The definition of tumor TNM-staging was based on the 3rd English Edition of the Japanese Classification of Gastric Carcinoma.[28] The size of the primary gastric tumor refers its maximal diameter. Tumor location was considered “total” if more than one section of the entire stomach was involved. Information regarding the degree of histologic differentiation was obtained from the pathological report, including well differentiated, moderately differentiated, poorly differentiated and signet-ring cell carcinoma. The NLR was calculated as follows: NLR= absolute neutrophil count/absolute lymphocyte count [29].

Propensity score matching analysis

To investigate the association between treatment selection and long-term outcomes in an observational, non-randomized study, PSM analysis was employed to overcome possible bias in selecting patients. Possible variables associated with the selection of treatment, including age, sex, BMI, KPS scores, primary gastric tumor location, size of gastric primary tumor, Bormmann type, degree of histologic differentiation, depth of invasion (T stage), lymph node metastasis (N stage) and characteristics of liver metastases (type, number, distribution and size) were comprehensively analyzed in the baseline comparisons. Variables associated with statistically significant differences (P <0.05) were included in the PSM analysis. A one-to-one matching requirement via the nearest-neighbor matching algorithm without replacement was performed to select matched pairs of patients. The analysis was conducted by using R statistical software, version 3.2.1.
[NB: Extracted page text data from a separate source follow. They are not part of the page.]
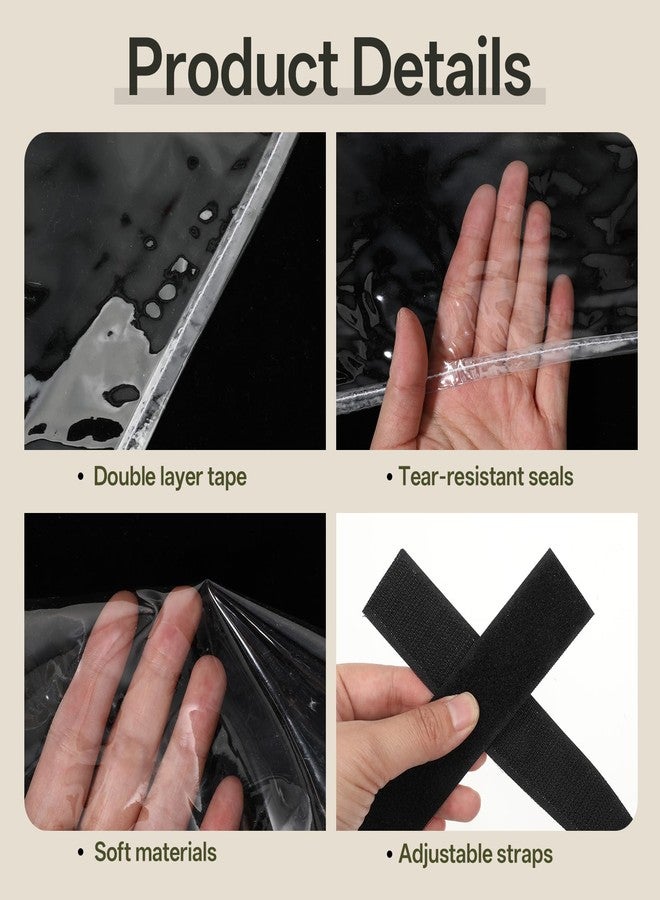 Product Details

• Double layer tape

• Tear-resistant seals

• Soft materials

• Adjustable straps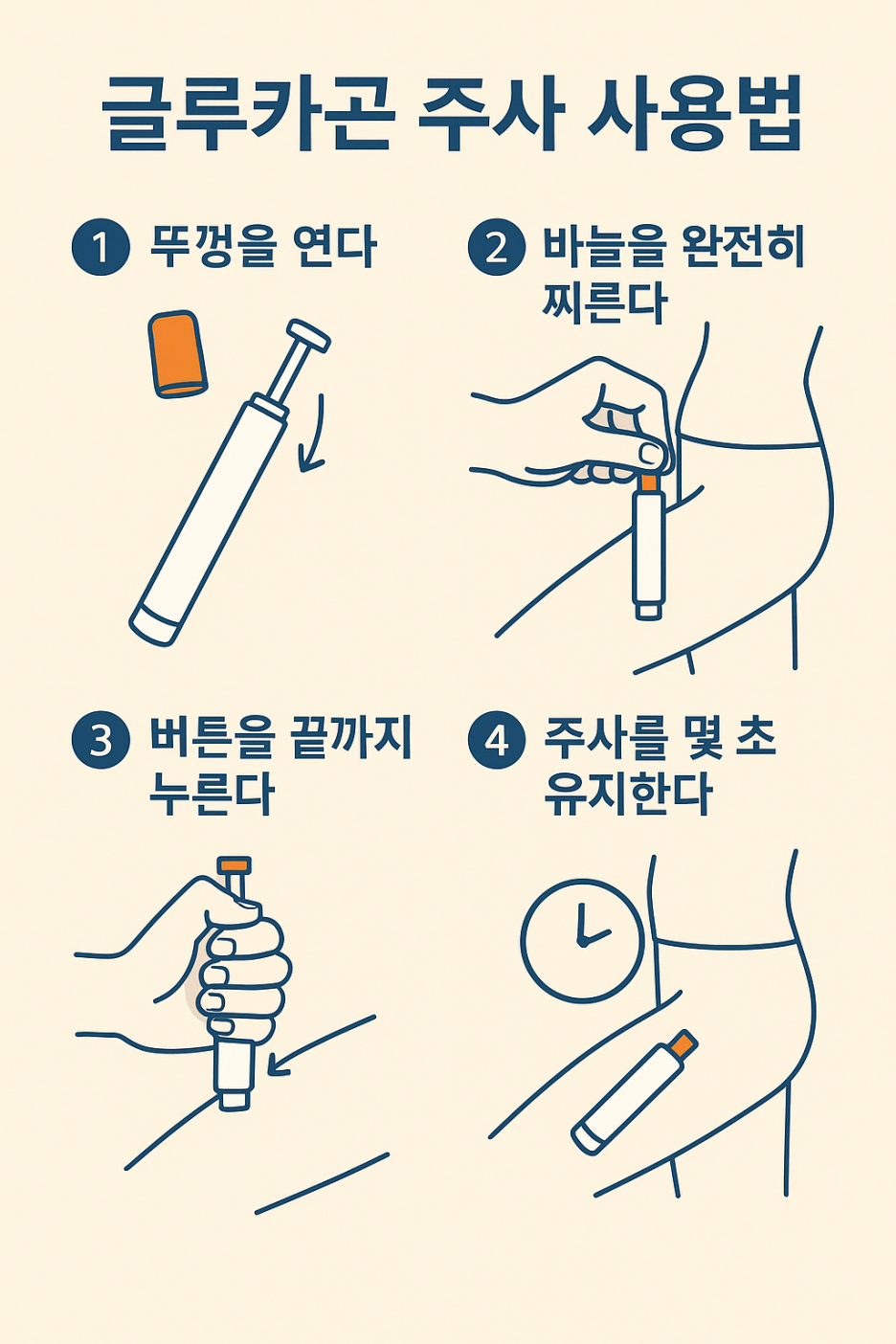 글루카곤 주사 사용법

1 뚜껑을 연다

2 바늘을 완전히 찌른다

3 버튼을 끝까지 누른다

4 주사를 몇 초 유지한다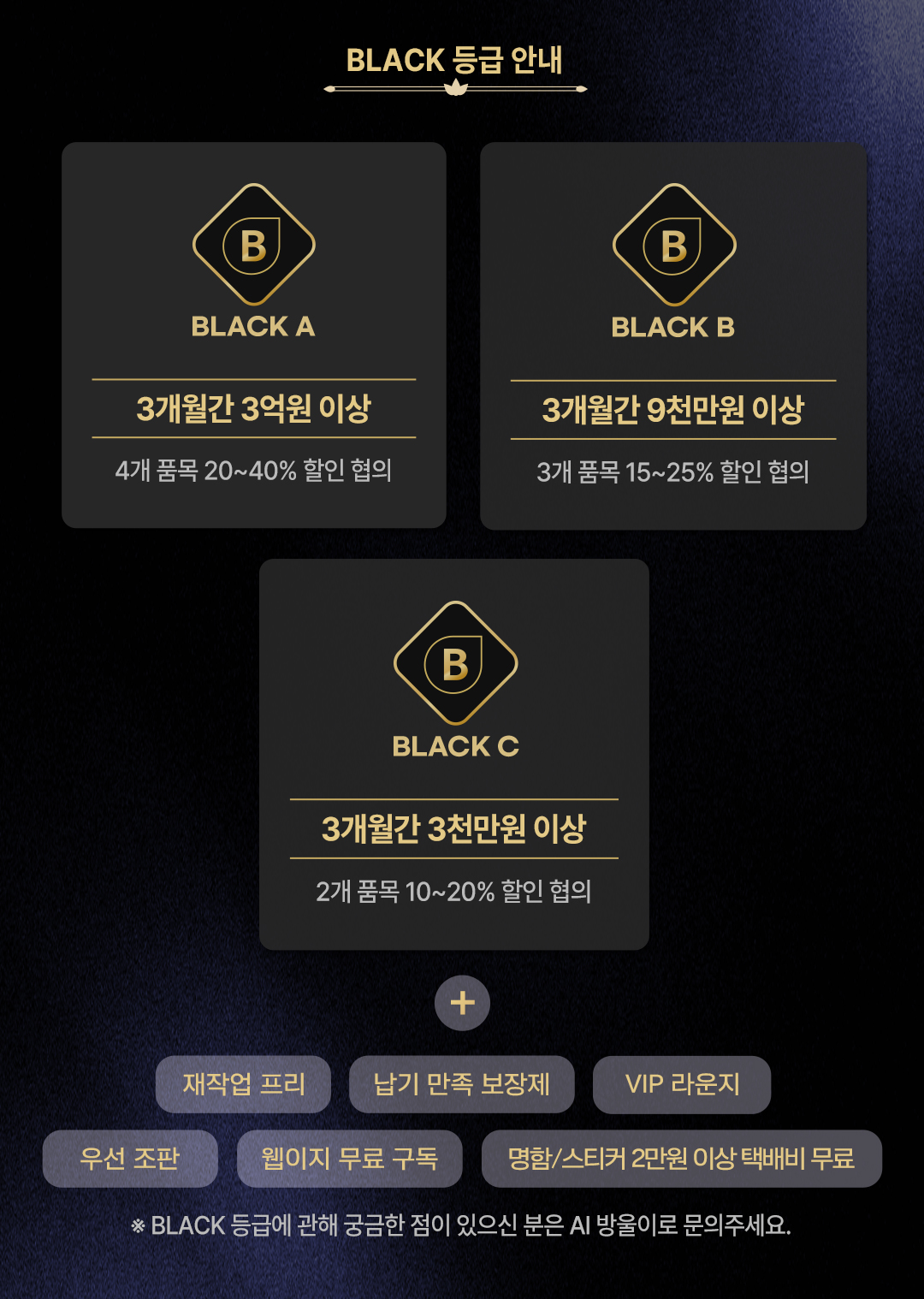 BLACK 등급 안내

B

BLACK A

3개월간 3억원 이상

4개 품목 20~40% 할인 협의

B

BLACK B

3개월간 9천만원 이상

3개 품목 15~25% 할인 협의

B

BLACK C

3개월간 3천만원 이상

2개 품목 10~20% 할인 협의

+

재작업 프리

납기 만족 보장제

VIP 라운지

우선 조판

웹이지 무료 구독

명함/스티커 2만원 이상 택배비 무료

※ BLACK 등급에 관해 궁금한 점이 있으신 분은 AI 방울이로 문의주세요.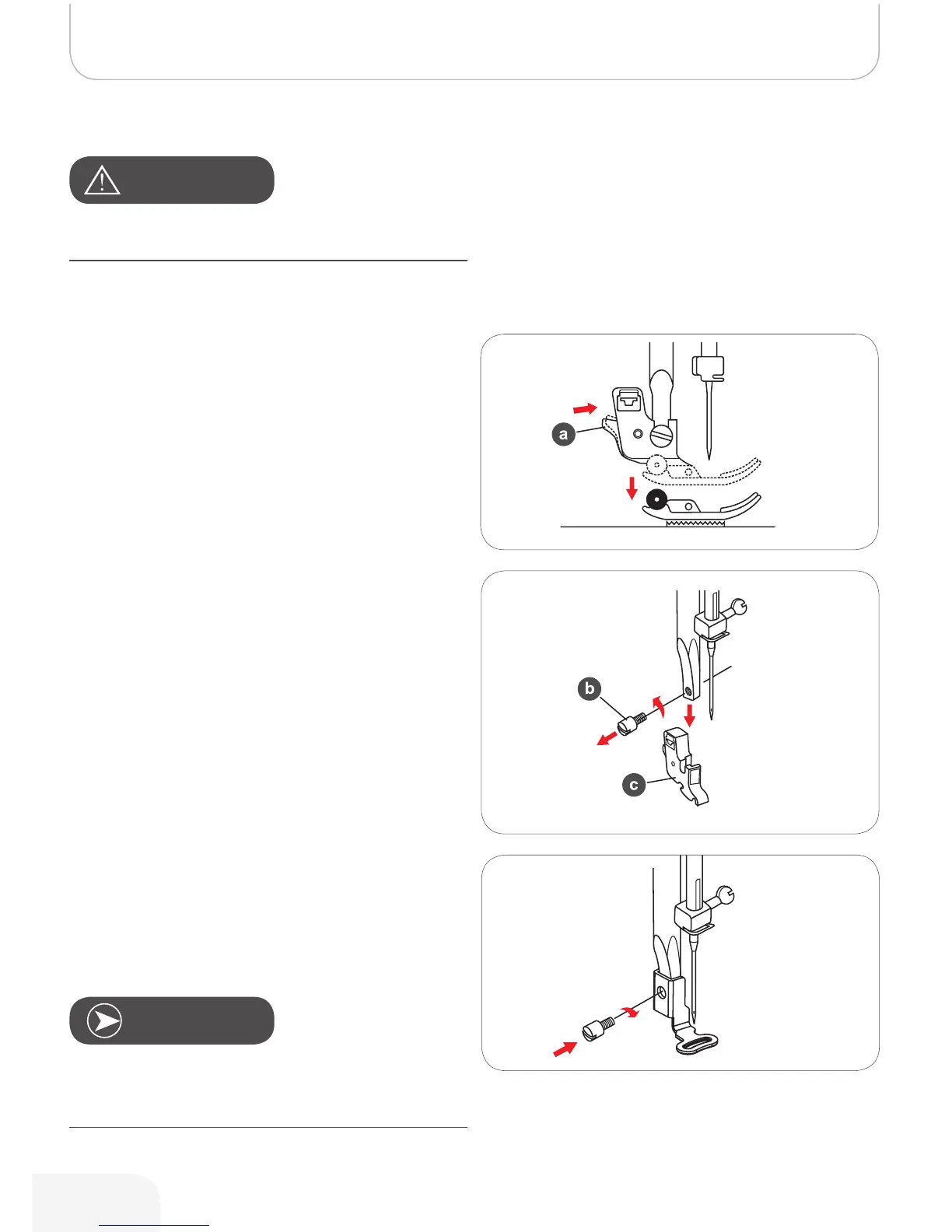 a

b

c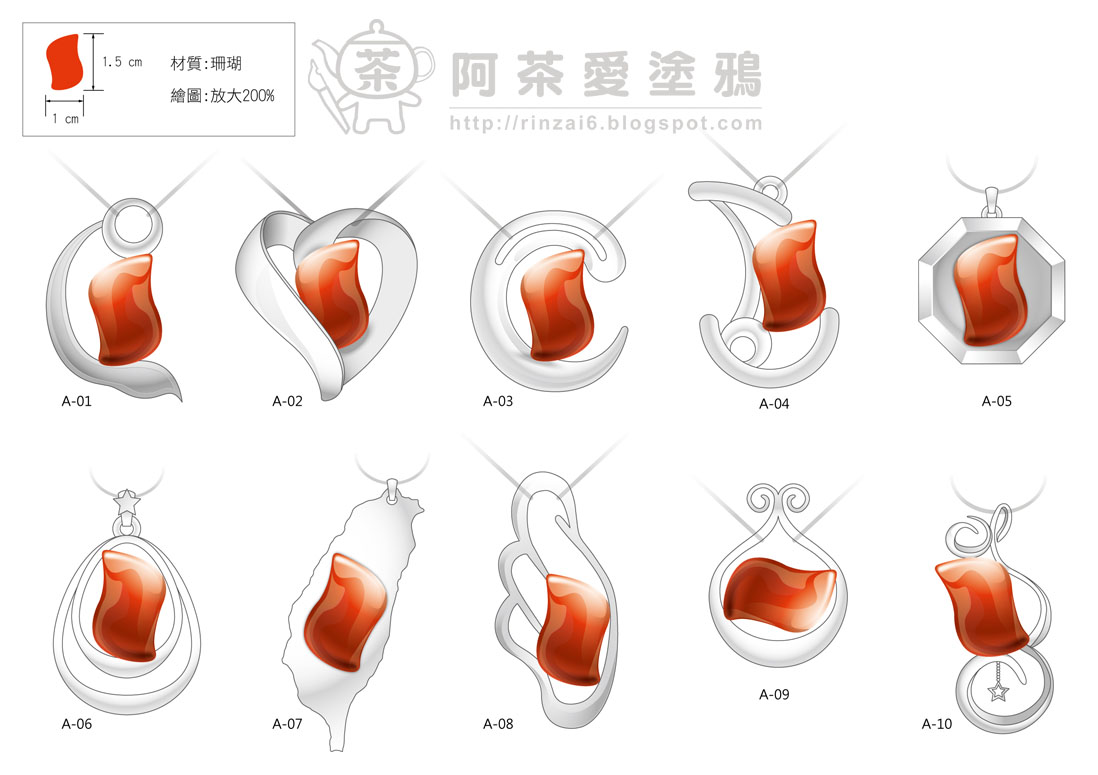 1.5 cm
1 cm
材質:珊瑚
繪圖:放大200%

茶
阿茶愛塗鴉
http://rinzai6.blogspot.com

A-01
A-02
A-03
A-04
A-05
A-06
A-07
A-08
A-09
A-10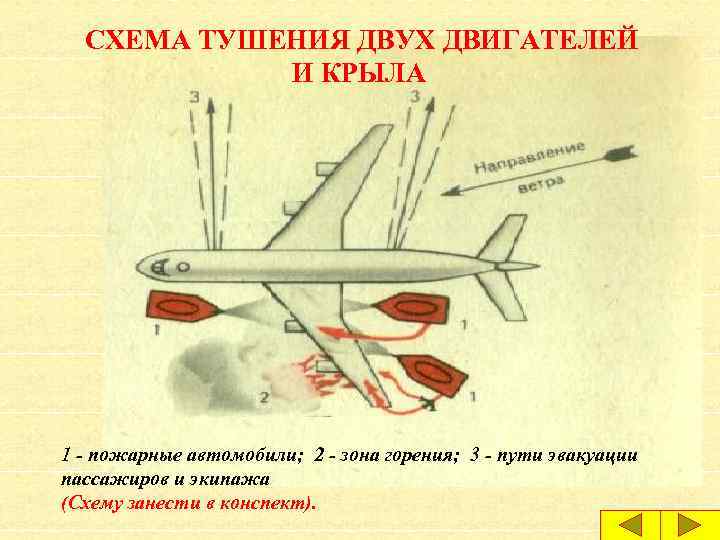 СХЕМА ТУШЕНИЯ ДВУХ ДВИГАТЕЛЕЙ И КРЫЛА

3

3

Направление ветра

1

1

2

1

1 - пожарные автомобили; 2 - зона горения; 3 - пути эвакуации пассажиров и экипажа
(Схему занести в конспект).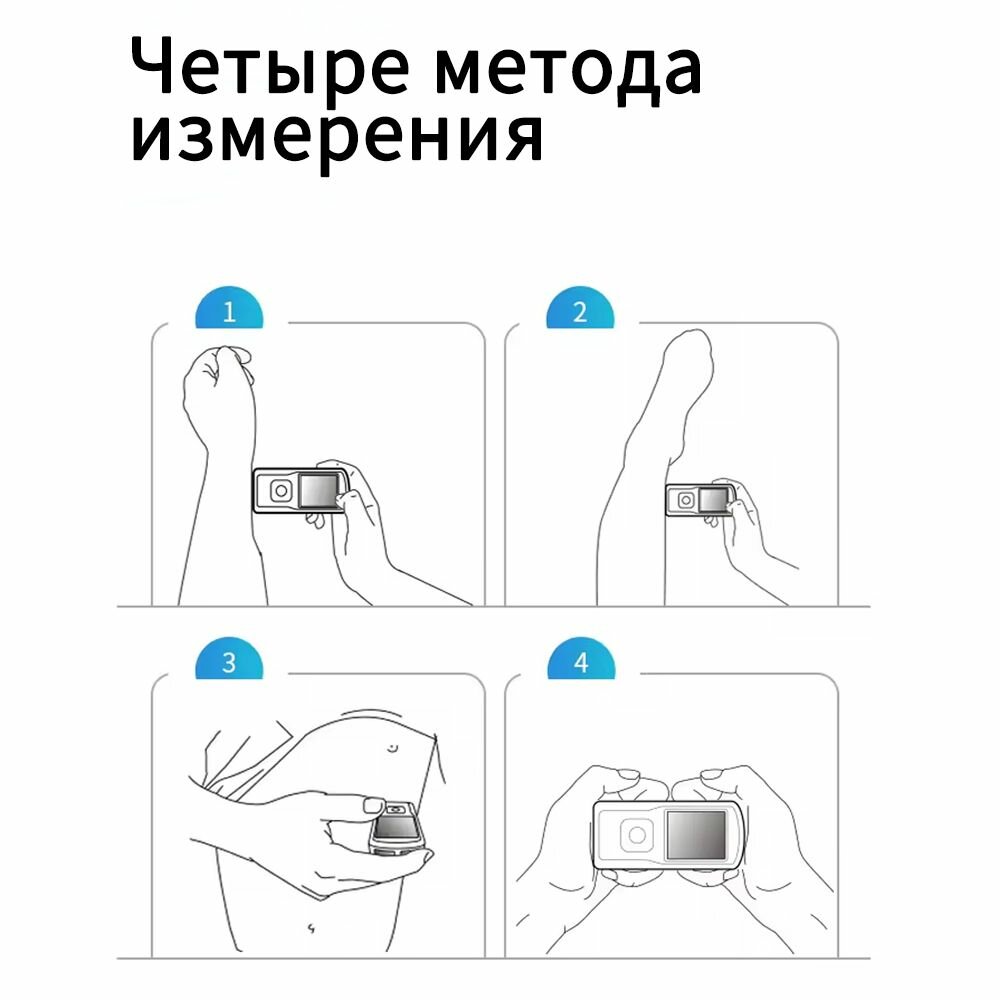 Четыре метода измерения

1

2

3

4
Other statistical analyses

Continuous variables of the two groups were checked for normality of distribution using the one-sample Kolmogorov-Smirnov test, and compared using analysis of variance (Student’s t-test or the Mann-Whitney U-test). Binomial and categorical data were evaluated by using cross-linked tables and the Pearson chi-squared test or the 2-tailed Fisher’s exact test. Characteristics influencing survival were identified by means of univariate and multivariate analyses using the Cox proportional hazards model (backward stepwise entry, 0.05; removal, 0.10). Cumulative OS was analyzed using the Kaplan-Meier method, and the differences in survival curves among groups were compared using the log-rank test. Statistical significance was defined as P <0.05 (two-sided). These statistical analyses were performed using SPSS software (Version 19.0; SPSS Inc., Chicago, IL, USA).